Conn. Shooter's Link to Autism Worries Advocates
Adam Lanza reported to have Asperger's syndrome
As news trickled out about the school shooting rampage in Newtown, Conn., the immediate reaction of many observers was: There must have been something wrong with Adam Lanza.
"Something" had to be behind the shootings, in which police say Mr. Lanza first killed his mother at her home and then drove to nearby Sandy Hook Elementary School, where he killed 20 1st graders, six staff members, and then himself, last month.
But advocates for people with disabilities were dismayed that the something was, at least at first, identified in the national media as Asperger's syndrome. Any connection between that syndrome, which is on the autism spectrum, and the deadliest K-12 school shooting in American history is unfounded, advocates and experts say. They worry that any perceived link between the shootings and Asperger's may unfairly stigmatize those who have the condition.
"The main message to get out to the community is that all kids with disabilities, even kids who are prone to demonstrate violent behavior, are not likely to demonstrate the level that was demonstrated" in Newtown, said Kristine Melloy, the president of the Council for Children with Behavioral Disorders, who also works in the St. Paul, Minn., public schools. "That's a rare kind of behavior."
Even if Mr. Lanza, who was 20, had ever been diagnosed with an autism spectrum disorder, it is a developmental disorder present at birth, not a mental-health condition, which may emerge any time in life.
Connecticut authorities have not confirmed that Mr. Lanza had Asperger's, although his brother and others close to the family have done so to a variety of news outlets. The state's chief medical examiner has asked researchers at the University of Connecticut, in Storrs, to study Mr. Lanza's DNA for any genetic clues about his actions.
"First and foremost, we know autism didn't cause this," said Lisa Goring, the vice president of family services for Autism Speaks, a New York City-based advocacy group. "People with autism have difficulty with communication skills. In no way are they inclined to commit acts of violence."
Children and adults with autism may be disruptive or belligerent in some scenarios, but there's no evidence that they are more likely than others to engage in the kind of planned violence that Mr.
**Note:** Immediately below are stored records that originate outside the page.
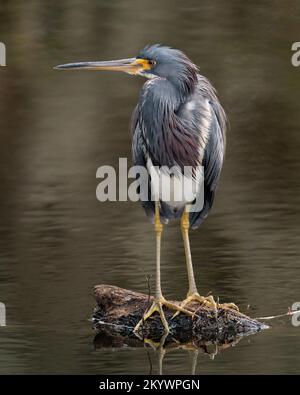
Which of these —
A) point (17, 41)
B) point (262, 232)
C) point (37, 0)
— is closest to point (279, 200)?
point (262, 232)

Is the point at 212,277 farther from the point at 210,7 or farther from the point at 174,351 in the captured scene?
the point at 210,7

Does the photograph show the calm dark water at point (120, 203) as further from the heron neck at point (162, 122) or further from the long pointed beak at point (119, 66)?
the long pointed beak at point (119, 66)

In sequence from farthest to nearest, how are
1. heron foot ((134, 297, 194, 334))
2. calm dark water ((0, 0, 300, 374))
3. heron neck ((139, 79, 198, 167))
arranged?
heron neck ((139, 79, 198, 167)) < heron foot ((134, 297, 194, 334)) < calm dark water ((0, 0, 300, 374))

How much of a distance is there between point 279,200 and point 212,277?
2749 millimetres

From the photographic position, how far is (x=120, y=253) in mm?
11055

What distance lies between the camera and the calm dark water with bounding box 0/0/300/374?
354 inches

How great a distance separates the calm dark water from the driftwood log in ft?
0.55

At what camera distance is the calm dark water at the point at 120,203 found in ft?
29.5

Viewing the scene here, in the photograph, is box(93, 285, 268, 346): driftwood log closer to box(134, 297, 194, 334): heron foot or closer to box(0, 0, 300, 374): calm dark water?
box(134, 297, 194, 334): heron foot

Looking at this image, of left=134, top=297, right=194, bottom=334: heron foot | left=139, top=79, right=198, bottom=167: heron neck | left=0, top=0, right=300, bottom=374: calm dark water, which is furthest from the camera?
left=139, top=79, right=198, bottom=167: heron neck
Lanza perpetrated, experts on the condition have said.
Autism Speaks' leaders appeared on television news programs after the shootings to try to educate people about the disorder, which affects about one in 88 people in the United States, according to the federal Centers for Disease Control and Prevention, in Atlanta. The advocacy group also distributed resources to schools that define Asperger's syndrome and autism and suggest ways to support such students.
Despite the attempts at clearing up misconceptions, Ms. Melloy and others who work with people with disabilities say they worry that new stereotypes will form about autism as a result of the killings.
They also fear the emergence of calls to isolate people with mental-health needs from the rest of society.
"The way to get to mental health is to be with other healthy people," Ms. Melloy said. Inclusive school environments, she said, help foster better mental health.
While some people with certain types of mental-health conditions may have violent tendencies, she added, "that doesn't mean they're going to pick up guns and start shooting people."
A week after the shootings, however,the National Rifle Association's executive vice president and chief executive officer, Wayne R. LaPierre, suggested a national registry for people with mental-health problems.
"How many more copycats are waiting in the wings for their moment of fame from a national media machine that rewards them with wall-to-wall attention and a sense of identity that they crave, while provoking others to try to make their mark?" Mr. LaPierre said at a press conference in Washington. "A dozen more killers, a hundred more? How can we possibly even guess how many, given our nation's refusal to create an active national database of the mentally ill?"
But advocates for people with disabilities argue that such a plan is impractical and could dissuade the ill from getting treatment, and that the stigma associated with it would be deeply harmful to those identified.
Keeping such a database would be a "herculean" task, since it would require daily updates to be accurate, given people's movement on the mental-health spectrum, said Frederick Streeck, the executive director of the School Social Work Association of America, based in Sumner, Wash. He also raised concerns about the privacy of people listed.
"The labeling that's involved could be very unfortunate for kids and for families," he said. "It's just not something that we need to list on a national database."